Вот письмо ее мне, из Ленинграда.
Длинное, на двенадцати страничках.
«…пробыв сегодня целый день в Кронштадте, проехав по старой Петергофской дороге — многое вспомнила и на правах нашей старой дружбы решила написать так, как я думаю».
О моей книге и, конечно, речь — о Вишневском.
Закончив работу над главой о нем, чрезвычайно важной для меня во многих отношениях и по многим обстоятельствам, дав прочесть эту главу литературным и военным друзьям (и близко знавшим его и вовсе с ним незнакомым), я, наконец, отважился — набрал номер ее телефона. До того все откладывал: что-то не хотелось слышать ее пристрастных, сверхсубъективных оценок. В руки, однако, экземпляр не дал: дескать, черновик, один экземпляр, приезжайте.
Приехала. Прочитала. Расплакалась.
Признаюсь, она меня растрогала, взволновала и удивила.
Не думалось, что поймет, взглянет на Вишневского чуточку со стороны, отойдя.
А вот сумела.
И что-то случилось с нею в этот вечер — давно уже не видел я ее такою мягкой, такою задумчиво-милой, с ласковой, нежной улыбкой, с глазами, светившимися добро и умно, с речью, где были и точки и запятые. Она слушала, спрашивала, шутила, сидя на диване, поджав ноги, распространяя запах духов, элегантная, женственная, несмотря на свои очень немолодые годы, и, глядя на нее, такую необычную, я вдруг точно ощутил, не понял, а именно ощутил, что же привлекало в ней Вишневского, почему он, не раз увлеченный другими женщинами, и не раз всерьез, неизменно возвращался к ней, и ее дом был и остался его единственным домом.
А через месяц после этого вечера получил от нее письмо, в котором она, «на правах старой дружбы», написала такое, отчего я взвился до потолка, почел себя глубочайше оскорбленным. Да, я был оскорблен в самых лучших намерениях и в самых лучших чувствах, ибо, когда я писал о Вишневском, вели меня самые лучшие чувства на земле — чувства друга.

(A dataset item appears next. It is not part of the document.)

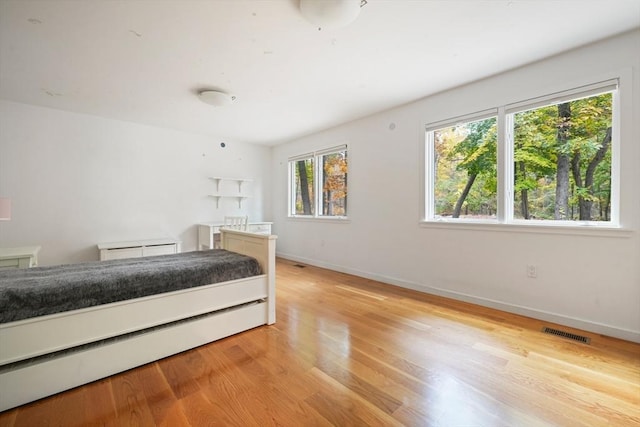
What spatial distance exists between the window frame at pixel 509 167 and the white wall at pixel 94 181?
3652 mm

Она возмущалась, что я посмел описать горючие слезы его в оперетте: Вишневский — подумайте, Вишневский! — плакал на пошлой оперетте.
А он плакал, плакал, и это вовсе не было стыдным или унизительным для него, сурового воина, закаленного пулеметчика Конармии, матроса Балтийского флота, для него, бригадного комиссара!

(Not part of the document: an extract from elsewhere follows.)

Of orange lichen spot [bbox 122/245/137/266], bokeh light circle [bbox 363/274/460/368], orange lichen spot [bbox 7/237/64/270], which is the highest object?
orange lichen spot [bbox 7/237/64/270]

Ведь и Арсений Головко, легендарный адмирал, видевший на войне столько смертей и сам не однажды, и в Испании и на Баренцевом море, заглядывавший смерти в пустые глазницы, — он плакал, я это видел сам, плакал, как девочка, на мхатовском спектакле, когда вели на казнь Марию Стюарт.
Ну что бывшему краснопресненскому комсомольцу до шотландской королевы!
А между тем он утирал слезы и сморкался, не стесняясь, и, уверяю вас, это не только не поколебало моего высочайшего уважения к боевым его качествам, а напротив, лишь заставило относиться к этому человеку еще более нежно.
Я рассказал об этом небольшом военно-театральном чепе писателю Юрию Герману, отлично знавшему Головко по Северному флоту, и Юрий Герман спустя некоторое время застенчиво признался мне в том, что не удержался и украл эти адмиральские слезы и отдал их своему любимому герою, Лапшину, начальнику уголовного розыска, перекочевавшему из маленькой довоенной повести в большой послевоенный роман «Один год».
А вот Софье Касьяновне горючие слезы Всеволода — в блокаде, в холоде, в бывшем Александринском театре, где играли и пели артисты театра оперетты, театра с голодным, дистрофическим кордебалетом, с оркестрантами в пальто и шапках, — эти горючие слезы, выдававшие всю его чистую, детскую непосредственность, ей представлялись чем-то унижавшим е г о, дискредитировавшим е г о как писателя, гражданина и комиссара.
Она категорически восстала против штанов, в которых я видел его в домике на Песочной и которые он подтягивал и в которых он вытянулся во фронт — в ответ на дружеское поздравление с наградой.
Он не мог, по ее гневному заключению, будучи больным, разговаривать «заплетающимся языком», хотя все друзья, видевшиеся с Вишневским в эти его последние дни, грустно констатировали, что он говорит с трудом, что речь его ото дня ко дню все более неотчетлива, неясна, сбивчива.
Она не могла допустить, что Всеволод робел перед начальством, — это ей резало ухо нестерпимо.
«Всеволод никогда не робел перед начальством! — писала она. — Нельзя путать д и с ц и п л и н у, которая была свойственна Всеволоду, с р о б о с т ь ю перед начальством. Всеволод всегда говорил им правду в глаза. И все его начальники никогда этого не подтвердят. А если бы это и было, в чьих интересах ставить в воспоминаниях друга в глупое положение?»